■ Stated goal: The entries below should be transcribed in their entirety, exactly as written.

----------

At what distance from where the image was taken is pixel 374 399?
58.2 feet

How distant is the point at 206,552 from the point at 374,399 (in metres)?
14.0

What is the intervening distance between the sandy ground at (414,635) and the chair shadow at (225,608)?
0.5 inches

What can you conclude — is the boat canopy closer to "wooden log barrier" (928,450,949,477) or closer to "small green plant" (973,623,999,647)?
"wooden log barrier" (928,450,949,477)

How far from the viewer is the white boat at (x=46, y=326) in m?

----------

■ Task answer:
At what distance from where the image was taken is pixel 374 399?
58.2 feet

How distant is the point at 206,552 from the point at 374,399 (in metres)?
14.0

What is the intervening distance between the sandy ground at (414,635) and the chair shadow at (225,608)?
0.5 inches

What can you conclude — is the boat canopy closer to "wooden log barrier" (928,450,949,477) or closer to "small green plant" (973,623,999,647)?
"wooden log barrier" (928,450,949,477)

How far from the viewer is the white boat at (x=46, y=326) in m?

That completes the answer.